_Written tasks_
1 – Which database's syntax do the examples in the SQL cheat sheet follow?
2 – Write out the stretch of the SQL cheat sheet from "Quick reference for" through "use PostgreSQL syntax.".

-- START OF Text block --

SQL Cheat Sheet

Quick reference for SQL query patterns, joins, window functions, CTEs, indexing strategies, and reading EXPLAIN output. Examples use PostgreSQL syntax.

Deep dive: Database Section | Query Optimization

Basic Queries

sql

-- Select with filtering
SELECT id, name, email
FROM users
WHERE status = 'active'
  AND created_at > '2025-01-01'
ORDER BY created_at DESC
LIMIT 20 OFFSET 40;

-- Insert
INSERT INTO users (name, email, status)
VALUES ('Alice', 'alice@example.com', 'active')
RETURNING id;

-- Insert multiple rows
INSERT INTO users (name, email) VALUES
  ('Alice', 'alice@ex.com'),
  ('Bob', 'bob@ex.com'),
  ('Charlie', 'charlie@ex.com');

-- Upsert (INSERT ... ON CONFLICT)

-- END OF Text block --
-- START OF Provided records --

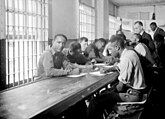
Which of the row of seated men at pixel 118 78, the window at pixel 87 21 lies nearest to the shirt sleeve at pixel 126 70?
the row of seated men at pixel 118 78

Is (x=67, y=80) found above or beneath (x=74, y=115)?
above

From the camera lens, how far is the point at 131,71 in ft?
8.70

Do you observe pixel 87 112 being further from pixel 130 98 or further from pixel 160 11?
pixel 160 11

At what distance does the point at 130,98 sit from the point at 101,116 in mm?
483

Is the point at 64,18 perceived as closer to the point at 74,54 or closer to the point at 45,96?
the point at 74,54

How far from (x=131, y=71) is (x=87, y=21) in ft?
15.7

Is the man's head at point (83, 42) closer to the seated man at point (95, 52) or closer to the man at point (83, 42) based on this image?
the man at point (83, 42)

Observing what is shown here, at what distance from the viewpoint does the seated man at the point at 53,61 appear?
117 inches

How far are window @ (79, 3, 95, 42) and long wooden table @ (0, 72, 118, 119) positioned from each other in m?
3.99

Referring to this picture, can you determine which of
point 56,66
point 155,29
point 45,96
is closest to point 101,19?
point 155,29

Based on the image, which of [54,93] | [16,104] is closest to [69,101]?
[54,93]

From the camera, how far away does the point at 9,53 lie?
12.3 ft

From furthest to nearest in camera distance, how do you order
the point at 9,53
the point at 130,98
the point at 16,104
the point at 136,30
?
the point at 136,30, the point at 9,53, the point at 130,98, the point at 16,104

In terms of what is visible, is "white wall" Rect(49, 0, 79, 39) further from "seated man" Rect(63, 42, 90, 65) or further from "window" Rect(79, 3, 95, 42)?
"seated man" Rect(63, 42, 90, 65)
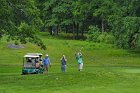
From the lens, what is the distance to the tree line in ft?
129

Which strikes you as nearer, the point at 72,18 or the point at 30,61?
the point at 30,61

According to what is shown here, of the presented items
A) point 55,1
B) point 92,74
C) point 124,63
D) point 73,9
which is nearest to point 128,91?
point 92,74

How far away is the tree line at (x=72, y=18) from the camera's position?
39469 mm

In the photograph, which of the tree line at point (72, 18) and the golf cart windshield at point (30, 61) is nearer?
the tree line at point (72, 18)

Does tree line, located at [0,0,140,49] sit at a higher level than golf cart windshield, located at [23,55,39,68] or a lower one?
higher

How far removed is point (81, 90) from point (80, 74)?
783 centimetres

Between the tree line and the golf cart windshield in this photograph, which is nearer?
the tree line

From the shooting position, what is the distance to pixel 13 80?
1344 inches

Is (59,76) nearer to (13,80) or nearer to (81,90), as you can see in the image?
(13,80)

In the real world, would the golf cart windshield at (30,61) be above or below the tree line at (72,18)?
below

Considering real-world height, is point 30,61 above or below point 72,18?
below

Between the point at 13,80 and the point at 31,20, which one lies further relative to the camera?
the point at 31,20

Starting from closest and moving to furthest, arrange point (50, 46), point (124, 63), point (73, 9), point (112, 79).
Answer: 1. point (112, 79)
2. point (124, 63)
3. point (50, 46)
4. point (73, 9)

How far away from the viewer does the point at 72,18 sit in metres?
101
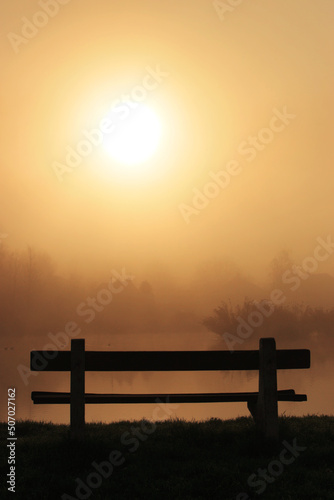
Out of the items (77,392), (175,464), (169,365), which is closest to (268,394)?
(169,365)

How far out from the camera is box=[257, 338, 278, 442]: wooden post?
259 inches

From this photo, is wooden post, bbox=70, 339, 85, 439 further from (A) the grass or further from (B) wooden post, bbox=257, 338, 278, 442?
(B) wooden post, bbox=257, 338, 278, 442

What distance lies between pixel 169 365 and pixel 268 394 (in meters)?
1.21

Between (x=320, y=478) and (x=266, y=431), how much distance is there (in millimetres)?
1227

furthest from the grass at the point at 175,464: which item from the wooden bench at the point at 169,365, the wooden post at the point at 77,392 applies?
the wooden bench at the point at 169,365

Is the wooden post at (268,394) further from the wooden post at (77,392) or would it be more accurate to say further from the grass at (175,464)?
the wooden post at (77,392)

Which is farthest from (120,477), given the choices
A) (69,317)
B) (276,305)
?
(69,317)

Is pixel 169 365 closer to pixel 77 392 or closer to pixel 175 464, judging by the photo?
pixel 77 392

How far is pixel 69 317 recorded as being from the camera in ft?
651

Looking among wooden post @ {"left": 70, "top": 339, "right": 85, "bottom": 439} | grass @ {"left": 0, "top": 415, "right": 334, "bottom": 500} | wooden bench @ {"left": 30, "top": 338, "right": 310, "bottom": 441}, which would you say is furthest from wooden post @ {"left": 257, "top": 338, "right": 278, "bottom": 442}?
wooden post @ {"left": 70, "top": 339, "right": 85, "bottom": 439}

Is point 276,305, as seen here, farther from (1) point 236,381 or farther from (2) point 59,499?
(2) point 59,499

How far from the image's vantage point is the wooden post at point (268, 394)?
6590mm

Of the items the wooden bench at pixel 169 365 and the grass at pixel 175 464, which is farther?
the wooden bench at pixel 169 365

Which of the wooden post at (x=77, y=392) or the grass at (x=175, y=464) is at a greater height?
the wooden post at (x=77, y=392)
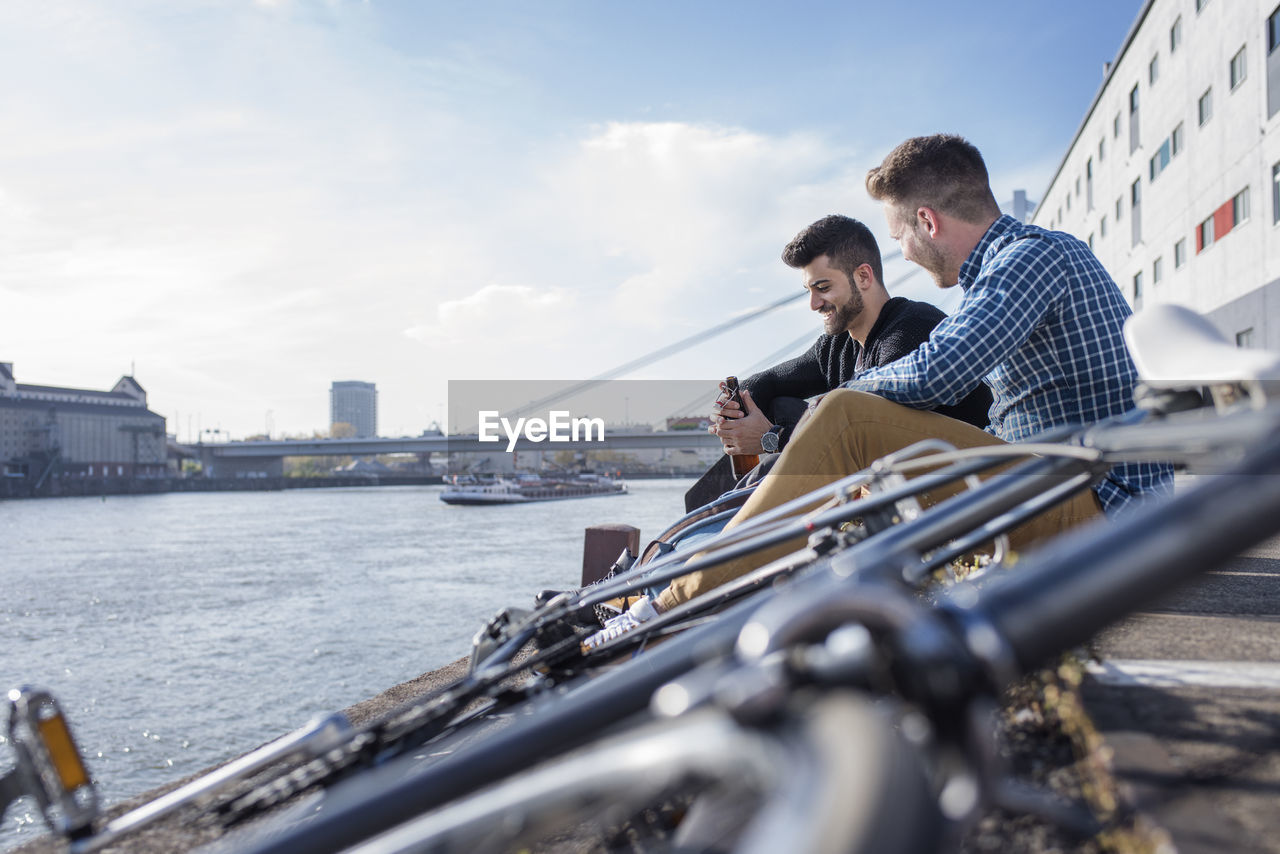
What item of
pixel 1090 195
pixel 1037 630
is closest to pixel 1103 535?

-- END OF Provided records --

_Expected outputs_
1 – PostgreSQL syntax.

2 –
Quick reference for SQL query patterns, joins, window functions, CTEs, indexing strategies, and reading EXPLAIN output. Examples use PostgreSQL syntax.